Optimal Control on Electrical Substation for Enhanced Stability Transient Considering Frequency and Voltage

Smart grid is a fast-growing technology, and this growth implies an enormous demand for better modelling and control. Non-linear behaviour and uncertainties represent for control a challenging task to overcome. These considerations drive the lack of advanced modelling and further development of optimal control strategies, with the primary aim of maximising the energy efficiency. The research proposes an optimal approach for network layout and control for a smart grid electrical substation with photo-voltaic generation. The optimisation method relies on heuristics and hierarchical control, minimising the network length and the steady state error. Smart power substation is the name for the planned scheme. The network layout is multi-layered and bases on heuristic algorithms. The first and second layer routes underground geo-reference electrical networks, which minimises network length. Maximising the power quality, the network reliability and reducing the implementation cost. The third layer optimally allocates the photo-voltaic rooftop panels with a geo-reference criterion. Hierarchical control appears from the primary controller, which controls the current and the voltage outputs. The secondary control regulates the references for voltage amplitude and frequency, which based on the expected active and reactive power. Finally, the tertiary control deals with energy management and dispatching, which implements a communication coordination among the individual controllers. The cost functions determine the optimal coefficients values for each individual controller to reduce the steady state error.

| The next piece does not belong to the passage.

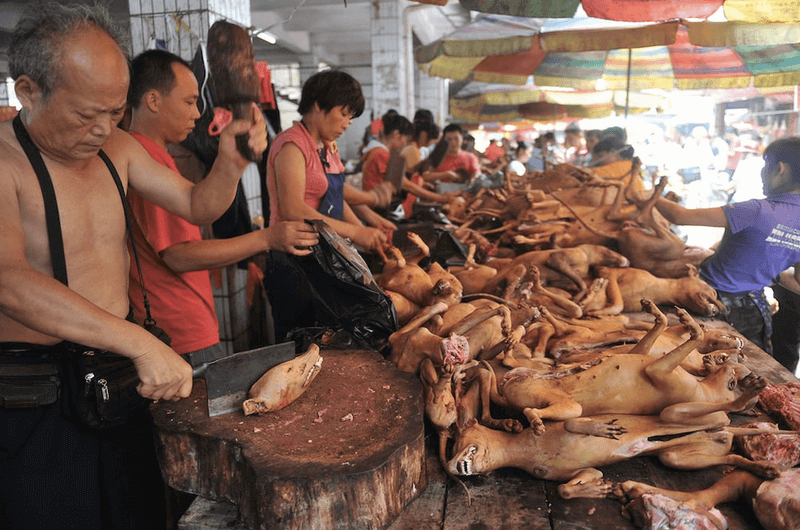 cruellest festivals in the world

For this purpose, the investigation tests several performance indices to notice which reach the less error, like as integral square error indices methods. The system steady state is over-damped, and it has not over-shoot. However, it has a 5% of oscillations around the desired voltage level, which keep a constant pattern. The response time is fast, considering the non-linear elements behaviour and the multiple system interactions. Hence, the establishing time is less than 0.4 seconds where, despite the increase in load, the system output satisfies the system’s requirements in terms of power and voltage.